_Textauszug:_
Jakobus-Kirche (Breckerfeld)
Die Jakobus-Kirche ist die Kirche der evangelischen Kirchengemeinde von Breckerfeld, einer Kleinstadt im Ruhrgebiet. Sie blieb, mit Ausnahme des Turms, der 1923 erbaut wurde, nahezu vollständig im spätmittelalterlichen Zustand erhalten und kündet bis heute von der Bedeutung Breckerfelds am Ende des Mittelalters.
Seit 1985 ist das Gebäude – ebenso wie die benachbarte katholische St.-Jakobus-Kirche – in die Baudenkmalliste von Breckerfeld eingetragen.
Lage
Das hohe Mittelschiff und der mächtige Turm (von 1923) der Basilika prägen bis heute das Stadtbild Breckerfelds. Unübersehbar liegt die Kirche mitten im Stadtkern auf einer kleinen, nach Norden abfallenden Anhöhe, östlich der Frankfurter Straße. Vom ehemaligen Kirchhof blieben lediglich drei alte Grabplatten, die zur Erinnerung auf der Westseite des südlichen Seitenschiffes angebracht wurden. Umgeben wird der „Kirchenhügel“ außen von einem Kranz alter Häuser.
Vorgeschichte
Die Pfarrei Breckerfeld wird erstmals 1252 erwähnt: Laut einer Urkunde des Kölner Stifts St. Severin besaß der Ritter Godfrid von Hövel das Recht, in Breckerfeld den Zehnt zu erheben. Nach einer finanziellen Abfindung gab er dieses Recht wieder dem Stift zurück. Aus dem Sachverhalt und aus einigen urkundlichen Textpassagen lässt sich schließen, das eine Pfarrei schon vor 1252 bestanden haben muss.[1] Über das Aussehen der Pfarrkirche zu dieser Zeit gibt es nur ungenaue Vorstellungen. Bodenuntersuchungen lassen vermuten, dass der Vorgängerbau eine Hallenkirche des südwestfälischen Typs mit einer Gesamtlänge von nur 14,90 Metern war.[2] Sie wurde zu klein für die aufstrebende Gemeinde und man beschloss Ende des 14. Jahrhunderts eine neue, größere Basilika zu errichten, die sowohl von der Gemeinde sowie auch von Pilgern des Jakobswegs genutzt werden konnte. Ab 1390 wurde sie in einem Zug errichtet, vermutlich erfolgte zuerst der Aufbau des Chores, nach dessen Abschluss dann die alte Pfarrkirche abgerissen wurde.

_Arbeitsauftrag 1:_
Suche aus den folgenden Einträgen jede Zeile heraus, in der die Zeichenfolge „branch“ vorkommt, und achte dabei auf Groß- und Kleinschreibung.

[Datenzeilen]

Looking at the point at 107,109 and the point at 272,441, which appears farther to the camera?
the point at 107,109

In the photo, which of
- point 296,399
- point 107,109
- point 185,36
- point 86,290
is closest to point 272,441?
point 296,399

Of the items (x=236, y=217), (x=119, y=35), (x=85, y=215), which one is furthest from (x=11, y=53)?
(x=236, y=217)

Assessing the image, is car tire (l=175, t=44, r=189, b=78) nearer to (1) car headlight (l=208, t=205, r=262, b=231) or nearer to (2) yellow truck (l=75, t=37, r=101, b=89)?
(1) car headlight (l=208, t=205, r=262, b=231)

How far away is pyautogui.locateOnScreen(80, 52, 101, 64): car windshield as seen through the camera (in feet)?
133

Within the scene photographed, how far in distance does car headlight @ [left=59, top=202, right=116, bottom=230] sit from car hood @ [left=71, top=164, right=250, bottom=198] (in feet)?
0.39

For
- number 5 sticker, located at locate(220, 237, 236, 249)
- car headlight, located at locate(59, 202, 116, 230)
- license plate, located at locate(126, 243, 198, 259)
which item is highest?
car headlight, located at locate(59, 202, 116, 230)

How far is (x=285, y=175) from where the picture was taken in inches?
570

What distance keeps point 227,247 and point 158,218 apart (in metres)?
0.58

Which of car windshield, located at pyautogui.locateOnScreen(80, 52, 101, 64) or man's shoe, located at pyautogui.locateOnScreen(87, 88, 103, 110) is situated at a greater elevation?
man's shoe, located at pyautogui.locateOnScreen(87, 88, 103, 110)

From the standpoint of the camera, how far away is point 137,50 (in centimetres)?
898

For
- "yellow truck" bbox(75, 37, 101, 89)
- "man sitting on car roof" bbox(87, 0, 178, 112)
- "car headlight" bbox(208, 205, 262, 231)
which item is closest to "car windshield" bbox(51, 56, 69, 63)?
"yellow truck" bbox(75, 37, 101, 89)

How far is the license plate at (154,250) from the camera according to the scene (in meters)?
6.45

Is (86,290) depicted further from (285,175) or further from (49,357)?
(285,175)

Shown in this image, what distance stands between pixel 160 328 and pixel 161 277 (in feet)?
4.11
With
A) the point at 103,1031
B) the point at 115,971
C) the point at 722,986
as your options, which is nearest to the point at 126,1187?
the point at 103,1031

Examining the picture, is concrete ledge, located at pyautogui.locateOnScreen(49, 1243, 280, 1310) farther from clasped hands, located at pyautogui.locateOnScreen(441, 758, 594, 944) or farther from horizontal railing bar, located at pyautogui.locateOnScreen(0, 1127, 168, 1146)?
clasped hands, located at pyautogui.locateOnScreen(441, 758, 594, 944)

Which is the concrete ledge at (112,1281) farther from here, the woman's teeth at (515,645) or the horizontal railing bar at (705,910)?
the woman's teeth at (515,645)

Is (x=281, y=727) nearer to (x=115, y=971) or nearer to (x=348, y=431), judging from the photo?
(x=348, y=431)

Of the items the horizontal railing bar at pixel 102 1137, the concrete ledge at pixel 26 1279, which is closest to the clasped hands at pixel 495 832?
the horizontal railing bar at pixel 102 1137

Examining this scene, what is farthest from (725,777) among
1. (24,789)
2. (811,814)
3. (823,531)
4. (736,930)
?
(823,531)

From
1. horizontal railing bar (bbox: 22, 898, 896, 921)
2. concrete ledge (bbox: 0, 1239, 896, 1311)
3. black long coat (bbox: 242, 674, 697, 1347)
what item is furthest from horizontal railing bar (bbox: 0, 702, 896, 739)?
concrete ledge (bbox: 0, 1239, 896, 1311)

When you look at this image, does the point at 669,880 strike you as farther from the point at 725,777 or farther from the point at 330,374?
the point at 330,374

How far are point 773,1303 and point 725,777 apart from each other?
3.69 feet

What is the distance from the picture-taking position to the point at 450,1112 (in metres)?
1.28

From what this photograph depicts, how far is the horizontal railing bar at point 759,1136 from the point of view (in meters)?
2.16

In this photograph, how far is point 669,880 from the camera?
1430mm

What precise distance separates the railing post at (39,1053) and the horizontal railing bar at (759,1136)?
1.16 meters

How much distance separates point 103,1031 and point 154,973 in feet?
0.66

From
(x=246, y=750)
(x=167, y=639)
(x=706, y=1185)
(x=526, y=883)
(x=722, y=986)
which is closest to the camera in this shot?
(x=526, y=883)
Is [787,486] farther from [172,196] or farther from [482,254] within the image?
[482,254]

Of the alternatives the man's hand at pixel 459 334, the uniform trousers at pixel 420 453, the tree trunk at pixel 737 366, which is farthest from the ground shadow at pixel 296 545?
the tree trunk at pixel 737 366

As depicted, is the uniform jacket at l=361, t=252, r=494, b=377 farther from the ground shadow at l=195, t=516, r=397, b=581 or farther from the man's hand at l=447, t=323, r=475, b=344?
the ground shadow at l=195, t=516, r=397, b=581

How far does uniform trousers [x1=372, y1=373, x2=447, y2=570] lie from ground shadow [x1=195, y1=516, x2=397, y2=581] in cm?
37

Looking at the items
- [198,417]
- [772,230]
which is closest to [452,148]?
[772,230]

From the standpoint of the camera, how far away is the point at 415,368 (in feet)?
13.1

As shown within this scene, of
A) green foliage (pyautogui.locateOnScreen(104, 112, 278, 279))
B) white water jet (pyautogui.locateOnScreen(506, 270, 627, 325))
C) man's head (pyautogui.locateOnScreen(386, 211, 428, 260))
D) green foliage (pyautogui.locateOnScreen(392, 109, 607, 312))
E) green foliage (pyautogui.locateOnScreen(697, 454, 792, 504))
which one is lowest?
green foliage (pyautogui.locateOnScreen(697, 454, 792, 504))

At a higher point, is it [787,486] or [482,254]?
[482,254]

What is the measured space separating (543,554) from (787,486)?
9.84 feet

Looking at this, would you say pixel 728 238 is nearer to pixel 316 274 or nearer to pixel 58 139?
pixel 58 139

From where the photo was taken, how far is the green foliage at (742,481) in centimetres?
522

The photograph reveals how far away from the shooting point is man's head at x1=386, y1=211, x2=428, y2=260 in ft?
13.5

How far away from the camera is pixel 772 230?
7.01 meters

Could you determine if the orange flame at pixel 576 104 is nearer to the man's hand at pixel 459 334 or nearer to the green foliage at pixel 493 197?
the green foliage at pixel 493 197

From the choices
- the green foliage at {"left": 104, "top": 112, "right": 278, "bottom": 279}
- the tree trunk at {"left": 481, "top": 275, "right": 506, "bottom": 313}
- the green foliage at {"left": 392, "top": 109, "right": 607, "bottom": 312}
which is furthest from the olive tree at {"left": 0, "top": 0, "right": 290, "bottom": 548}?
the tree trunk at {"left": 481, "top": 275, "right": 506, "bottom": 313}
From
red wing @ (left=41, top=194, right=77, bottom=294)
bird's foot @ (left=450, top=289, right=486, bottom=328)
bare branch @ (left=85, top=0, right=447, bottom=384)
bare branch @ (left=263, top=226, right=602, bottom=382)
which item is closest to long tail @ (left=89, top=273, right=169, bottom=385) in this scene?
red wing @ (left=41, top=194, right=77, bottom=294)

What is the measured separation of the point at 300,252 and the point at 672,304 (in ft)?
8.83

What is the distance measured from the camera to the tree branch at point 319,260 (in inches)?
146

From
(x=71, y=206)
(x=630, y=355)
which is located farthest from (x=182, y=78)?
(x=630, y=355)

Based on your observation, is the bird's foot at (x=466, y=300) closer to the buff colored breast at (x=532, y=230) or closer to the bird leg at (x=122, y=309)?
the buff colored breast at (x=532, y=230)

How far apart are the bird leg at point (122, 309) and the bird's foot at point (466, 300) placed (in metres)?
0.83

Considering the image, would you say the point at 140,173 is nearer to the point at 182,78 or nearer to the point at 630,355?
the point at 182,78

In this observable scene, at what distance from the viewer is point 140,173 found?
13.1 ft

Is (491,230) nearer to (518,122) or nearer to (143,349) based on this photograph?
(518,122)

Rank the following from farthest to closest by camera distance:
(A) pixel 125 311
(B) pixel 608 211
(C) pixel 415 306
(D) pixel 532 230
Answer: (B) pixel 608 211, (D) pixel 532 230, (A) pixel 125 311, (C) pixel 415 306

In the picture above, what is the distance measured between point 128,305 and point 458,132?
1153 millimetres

_Arbeitsauftrag 2:_
Schreibe aus dem Text über die Jakobus-Kirche in Breckerfeld den Abschnitt ab, der bei den Worten „Die Jakobus-Kirche ist“ beginnt, und höre nach den Worten „Ende des Mittelalters.“ auf.

_Lösung 1:_
bare branch @ (left=85, top=0, right=447, bottom=384)
bare branch @ (left=263, top=226, right=602, bottom=382)
What is the distance measured from the camera to the tree branch at point 319,260 (in inches)?

_Lösung 2:_
Die Jakobus-Kirche ist die Kirche der evangelischen Kirchengemeinde von Breckerfeld, einer Kleinstadt im Ruhrgebiet. Sie blieb, mit Ausnahme des Turms, der 1923 erbaut wurde, nahezu vollständig im spätmittelalterlichen Zustand erhalten und kündet bis heute von der Bedeutung Breckerfelds am Ende des Mittelalters.